● Passage
▬▬▬▬▬▬▬▬▬▬

##### Motivation¶

The policy learning process in Reinforcement Learning (RL) is usually suffered due to delayed/sparse rewards. Reward is a direct signal for an agent to evaluate 'how good the current action selection is'. Since reward collection takes time, learning optimal policy also takes longer time to derive. Another factor that influence the learning process is human-designed reward function. These reward functions might not represent the optimal guidance for learning of the agent or won't be scalable to real world problems. We need a way to overcome reward sparsity and also improves exploration of the agent to make learning more robust.

▬▬▬▬▬▬▬▬▬▬

● Data excerpt
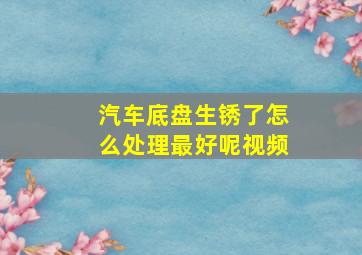 汽车底盘生锈了怎么处理最好呢视频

▬▬▬▬▬▬▬▬▬▬

● Your instructions
In the Motivation passage on reinforcement learning, copy the text from "##### Motivation¶" up to and including "learning more robust.".

● Exercise answer
##### Motivation¶

The policy learning process in Reinforcement Learning (RL) is usually suffered due to delayed/sparse rewards. Reward is a direct signal for an agent to evaluate 'how good the current action selection is'. Since reward collection takes time, learning optimal policy also takes longer time to derive. Another factor that influence the learning process is human-designed reward function. These reward functions might not represent the optimal guidance for learning of the agent or won't be scalable to real world problems. We need a way to overcome reward sparsity and also improves exploration of the agent to make learning more robust.